Перепишите без изменений записи от строки, содержащей «How much distance», до самого конца записей, включая обе границы.

┄┄┄┄┄┄┄┄┄┄┄┄┄┄┄┄┄┄┄┄

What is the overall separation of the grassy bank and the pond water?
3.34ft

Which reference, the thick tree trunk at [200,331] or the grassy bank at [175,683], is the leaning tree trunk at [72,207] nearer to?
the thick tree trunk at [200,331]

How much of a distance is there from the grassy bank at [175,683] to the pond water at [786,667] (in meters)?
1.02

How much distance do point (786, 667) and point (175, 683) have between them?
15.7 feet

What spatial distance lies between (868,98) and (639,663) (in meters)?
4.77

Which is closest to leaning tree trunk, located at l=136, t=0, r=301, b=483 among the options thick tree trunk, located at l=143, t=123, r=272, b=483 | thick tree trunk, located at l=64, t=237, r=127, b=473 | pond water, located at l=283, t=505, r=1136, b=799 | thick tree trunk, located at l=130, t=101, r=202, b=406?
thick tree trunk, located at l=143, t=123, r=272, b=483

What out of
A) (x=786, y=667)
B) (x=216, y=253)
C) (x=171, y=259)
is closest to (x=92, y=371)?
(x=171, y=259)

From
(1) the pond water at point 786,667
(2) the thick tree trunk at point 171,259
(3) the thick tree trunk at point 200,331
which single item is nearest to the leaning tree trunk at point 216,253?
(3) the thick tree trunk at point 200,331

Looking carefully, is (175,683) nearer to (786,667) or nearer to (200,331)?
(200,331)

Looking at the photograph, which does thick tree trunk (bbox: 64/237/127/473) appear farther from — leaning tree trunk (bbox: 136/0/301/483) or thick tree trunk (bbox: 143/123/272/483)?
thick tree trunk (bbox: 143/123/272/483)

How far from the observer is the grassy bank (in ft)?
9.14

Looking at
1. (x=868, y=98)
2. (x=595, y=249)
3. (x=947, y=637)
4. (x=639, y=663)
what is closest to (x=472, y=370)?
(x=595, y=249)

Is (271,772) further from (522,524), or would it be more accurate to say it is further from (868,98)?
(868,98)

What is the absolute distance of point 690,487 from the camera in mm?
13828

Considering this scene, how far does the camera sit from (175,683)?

┄┄┄┄┄┄┄┄┄┄┄┄┄┄┄┄┄┄┄┄

— Результат —
How much distance do point (786, 667) and point (175, 683) have between them?
15.7 feet

What spatial distance lies between (868,98) and (639,663) (in meters)?
4.77

Which is closest to leaning tree trunk, located at l=136, t=0, r=301, b=483 among the options thick tree trunk, located at l=143, t=123, r=272, b=483 | thick tree trunk, located at l=64, t=237, r=127, b=473 | pond water, located at l=283, t=505, r=1136, b=799 | thick tree trunk, located at l=130, t=101, r=202, b=406?
thick tree trunk, located at l=143, t=123, r=272, b=483

What out of
A) (x=786, y=667)
B) (x=216, y=253)
C) (x=171, y=259)
is closest to (x=92, y=371)?
(x=171, y=259)

From
(1) the pond water at point 786,667
(2) the thick tree trunk at point 171,259
(3) the thick tree trunk at point 200,331
which single item is nearest to the leaning tree trunk at point 216,253?
(3) the thick tree trunk at point 200,331

Looking carefully, is (175,683) nearer to (786,667) or nearer to (200,331)?
(200,331)

Looking at the photograph, which does thick tree trunk (bbox: 64/237/127/473) appear farther from — leaning tree trunk (bbox: 136/0/301/483) or thick tree trunk (bbox: 143/123/272/483)?
thick tree trunk (bbox: 143/123/272/483)

How far from the observer is the grassy bank (in ft)?
9.14

Looking at
1. (x=868, y=98)
2. (x=595, y=249)
3. (x=947, y=637)
4. (x=639, y=663)
what is closest to (x=472, y=370)?
(x=595, y=249)

Is (271,772) further from (522,524), or would it be more accurate to say it is further from (868,98)?
(868,98)

What is the absolute distance of point 690,487 from the camera in mm?
13828

Considering this scene, how far does the camera sit from (175,683)?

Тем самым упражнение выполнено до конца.